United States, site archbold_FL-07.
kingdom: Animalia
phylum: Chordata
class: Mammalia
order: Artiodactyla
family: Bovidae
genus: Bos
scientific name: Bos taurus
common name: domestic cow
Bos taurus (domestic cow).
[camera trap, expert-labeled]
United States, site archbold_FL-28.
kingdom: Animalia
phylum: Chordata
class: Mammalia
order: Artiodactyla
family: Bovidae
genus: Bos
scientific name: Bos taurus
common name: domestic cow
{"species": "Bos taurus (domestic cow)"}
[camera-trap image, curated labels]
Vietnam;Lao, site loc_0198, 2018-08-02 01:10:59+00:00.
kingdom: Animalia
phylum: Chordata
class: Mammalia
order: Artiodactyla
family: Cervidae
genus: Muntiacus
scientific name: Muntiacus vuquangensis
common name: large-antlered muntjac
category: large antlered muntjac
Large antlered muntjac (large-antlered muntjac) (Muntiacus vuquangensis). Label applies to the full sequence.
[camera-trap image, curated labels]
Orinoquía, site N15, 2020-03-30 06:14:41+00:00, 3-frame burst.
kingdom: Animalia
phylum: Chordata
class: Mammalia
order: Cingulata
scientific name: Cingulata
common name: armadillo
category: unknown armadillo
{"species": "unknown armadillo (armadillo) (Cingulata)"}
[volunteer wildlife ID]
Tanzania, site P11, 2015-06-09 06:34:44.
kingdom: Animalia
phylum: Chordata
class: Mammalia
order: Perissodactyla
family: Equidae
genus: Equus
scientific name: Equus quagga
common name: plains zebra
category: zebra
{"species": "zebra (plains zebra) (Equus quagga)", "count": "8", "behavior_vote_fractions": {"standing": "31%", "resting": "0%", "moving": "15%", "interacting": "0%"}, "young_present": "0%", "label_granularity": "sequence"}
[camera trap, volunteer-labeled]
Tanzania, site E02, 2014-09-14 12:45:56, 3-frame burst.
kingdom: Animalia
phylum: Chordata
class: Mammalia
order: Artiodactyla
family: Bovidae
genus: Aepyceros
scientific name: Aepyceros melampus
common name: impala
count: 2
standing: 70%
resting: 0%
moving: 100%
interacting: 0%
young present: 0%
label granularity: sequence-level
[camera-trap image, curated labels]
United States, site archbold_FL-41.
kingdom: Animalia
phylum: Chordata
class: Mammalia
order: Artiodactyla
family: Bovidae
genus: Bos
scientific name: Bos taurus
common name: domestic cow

━━━━━━━━━━━━━━━━

• [TASK DIRECTIONS]: Copy out the records above exactly and completely.

• [RESPONSE TO THE EXERCISE]:
United States, site archbold_FL-07.
kingdom: Animalia
phylum: Chordata
class: Mammalia
order: Artiodactyla
family: Bovidae
genus: Bos
scientific name: Bos taurus
common name: domestic cow
Bos taurus (domestic cow).
[camera trap, expert-labeled]
United States, site archbold_FL-28.
kingdom: Animalia
phylum: Chordata
class: Mammalia
order: Artiodactyla
family: Bovidae
genus: Bos
scientific name: Bos taurus
common name: domestic cow
{"species": "Bos taurus (domestic cow)"}
[camera-trap image, curated labels]
Vietnam;Lao, site loc_0198, 2018-08-02 01:10:59+00:00.
kingdom: Animalia
phylum: Chordata
class: Mammalia
order: Artiodactyla
family: Cervidae
genus: Muntiacus
scientific name: Muntiacus vuquangensis
common name: large-antlered muntjac
category: large antlered muntjac
Large antlered muntjac (large-antlered muntjac) (Muntiacus vuquangensis). Label applies to the full sequence.
[camera-trap image, curated labels]
Orinoquía, site N15, 2020-03-30 06:14:41+00:00, 3-frame burst.
kingdom: Animalia
phylum: Chordata
class: Mammalia
order: Cingulata
scientific name: Cingulata
common name: armadillo
category: unknown armadillo
{"species": "unknown armadillo (armadillo) (Cingulata)"}
[volunteer wildlife ID]
Tanzania, site P11, 2015-06-09 06:34:44.
kingdom: Animalia
phylum: Chordata
class: Mammalia
order: Perissodactyla
family: Equidae
genus: Equus
scientific name: Equus quagga
common name: plains zebra
category: zebra
{"species": "zebra (plains zebra) (Equus quagga)", "count": "8", "behavior_vote_fractions": {"standing": "31%", "resting": "0%", "moving": "15%", "interacting": "0%"}, "young_present": "0%", "label_granularity": "sequence"}
[camera trap, volunteer-labeled]
Tanzania, site E02, 2014-09-14 12:45:56, 3-frame burst.
kingdom: Animalia
phylum: Chordata
class: Mammalia
order: Artiodactyla
family: Bovidae
genus: Aepyceros
scientific name: Aepyceros melampus
common name: impala
count: 2
standing: 70%
resting: 0%
moving: 100%
interacting: 0%
young present: 0%
label granularity: sequence-level
[camera-trap image, curated labels]
United States, site archbold_FL-41.
kingdom: Animalia
phylum: Chordata
class: Mammalia
order: Artiodactyla
family: Bovidae
genus: Bos
scientific name: Bos taurus
common name: domestic cow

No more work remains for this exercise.